Hal itu berdasarkan unggahan dari Akun Facebook Doa Ibu, yang mengunggah video dengan klaim Presiden Joko Widodo mencopot Kapolri Jenderal Listyo Sigit Prabowo.
Dalam video tersebut Listyo dicopot karena dianggap tidak becus dalam menangani kasus yang melibatkan Kepala Divisi Profesi dan Pengamanan Polri, Ferdy Sambo.
Selain itu, dalam thumbnail video tersebut terdapat gambar Listyo yang mengenakan rompi tahanan dengan tangan diborgol.

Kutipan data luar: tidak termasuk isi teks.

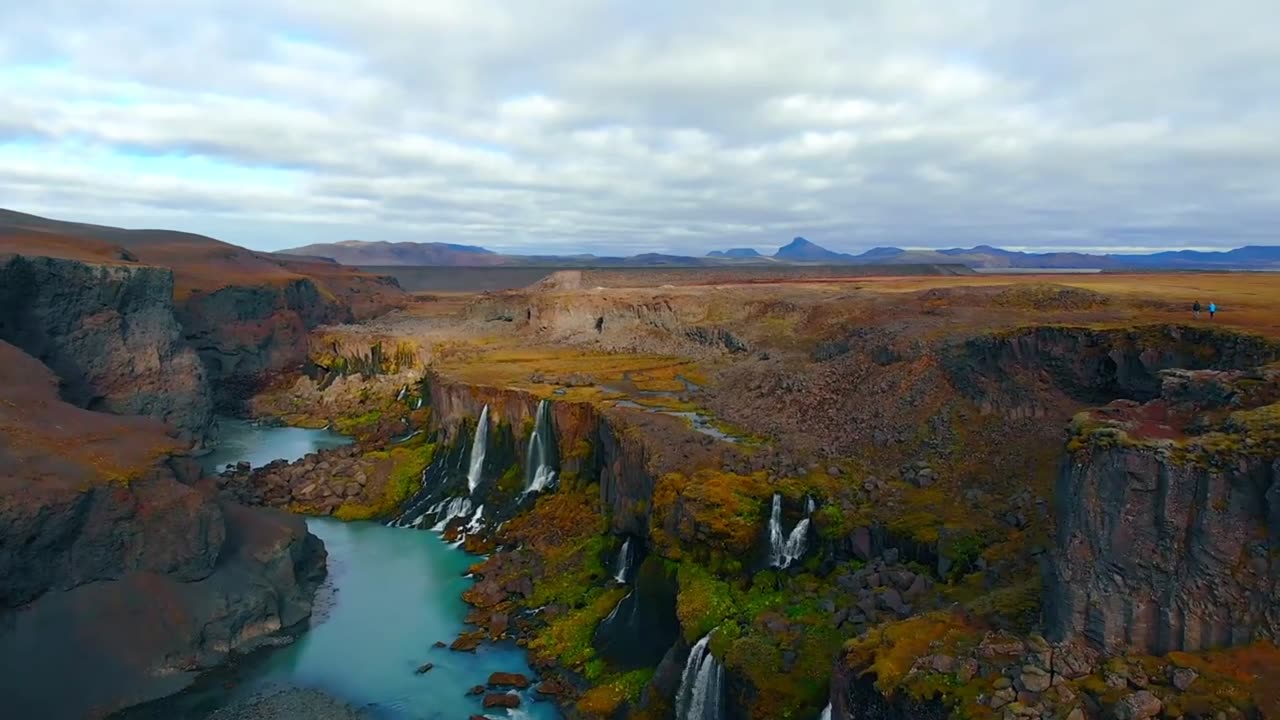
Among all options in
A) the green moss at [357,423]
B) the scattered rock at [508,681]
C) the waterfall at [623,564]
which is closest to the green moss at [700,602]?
the waterfall at [623,564]

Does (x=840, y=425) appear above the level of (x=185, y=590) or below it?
above

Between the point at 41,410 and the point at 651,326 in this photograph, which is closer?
the point at 41,410

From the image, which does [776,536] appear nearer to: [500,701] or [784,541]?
[784,541]

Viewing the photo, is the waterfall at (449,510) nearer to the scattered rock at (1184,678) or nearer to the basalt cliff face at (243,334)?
the scattered rock at (1184,678)

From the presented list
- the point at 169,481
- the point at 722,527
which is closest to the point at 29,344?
the point at 169,481

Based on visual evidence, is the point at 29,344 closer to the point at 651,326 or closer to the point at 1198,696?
the point at 651,326

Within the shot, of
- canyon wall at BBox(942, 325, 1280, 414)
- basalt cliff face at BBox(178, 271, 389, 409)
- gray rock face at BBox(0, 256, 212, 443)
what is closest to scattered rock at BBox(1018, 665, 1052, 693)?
canyon wall at BBox(942, 325, 1280, 414)

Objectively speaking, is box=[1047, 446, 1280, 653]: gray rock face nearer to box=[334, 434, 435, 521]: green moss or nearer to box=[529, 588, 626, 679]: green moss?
box=[529, 588, 626, 679]: green moss

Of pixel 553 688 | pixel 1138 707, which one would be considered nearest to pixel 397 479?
pixel 553 688
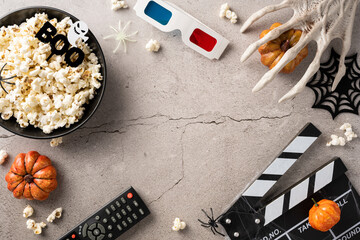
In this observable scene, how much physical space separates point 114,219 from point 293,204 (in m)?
0.97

Dikutip dari Turnbackhoax.id, gambar pada thumbnail video merupakan hasil manipulasi. Gambar tersebut merupakan momen ketika Azis diperiksa di Gedung KPK, Jakarta, 25 September 2021. KPK menahan Azis Syamsuddin atas kasus dugaan suap penanganan perkara di Kabupaten Lampung Tengah.
Beberapa klip dalam video yang beradar juga tidak terkait dengan narasi Listyo Sigit dicopot dari jabatannya.
Sementara dalam video tidak ditemukan informasi mengenai Presiden Joko Widodo mencopot Kapolri Listyo Sigit. Narator dalam video hanya membacakan narasi yang identik dengan artikel yang diunggah Manado Post dengan judul “ULTIMATUM JOKOWI! Kasus Kematian Brigadir Joshua, Kapolri Disebut Terancam Dicopot Presiden?“. Artikel ini diunggah pada 22 Juli 2022.
Dalam artikel tersebut hanya menjelaskan tentang pendapat dari Pengamat kepolisian Institute for Security and Strategic Studies (ISESS) Bambang Rukminto. Bambang menyebutkan, Listyo Sigit terancam dicopot jika kasus pembunuhan Brigadir Nofriansyah Yosua Hutabarat tidak ditangani secara tuntas.
Kesimpulan
Baca Juga: Beri Panggilan Arya Saloka Begini, Putri Anne Bongkar Kondisi Rumah Tangganya
Tidak ada informasi mengenai Presiden Joko Widodo mencopot Kapolri Listyo Sigit. Dalam video hanya menjelaskan Listyo Sigit terancam dicopot jika kasus pembunuhan Brigadir Nofriansyah Yosua Hutabarat tidak ditangani secara tuntas.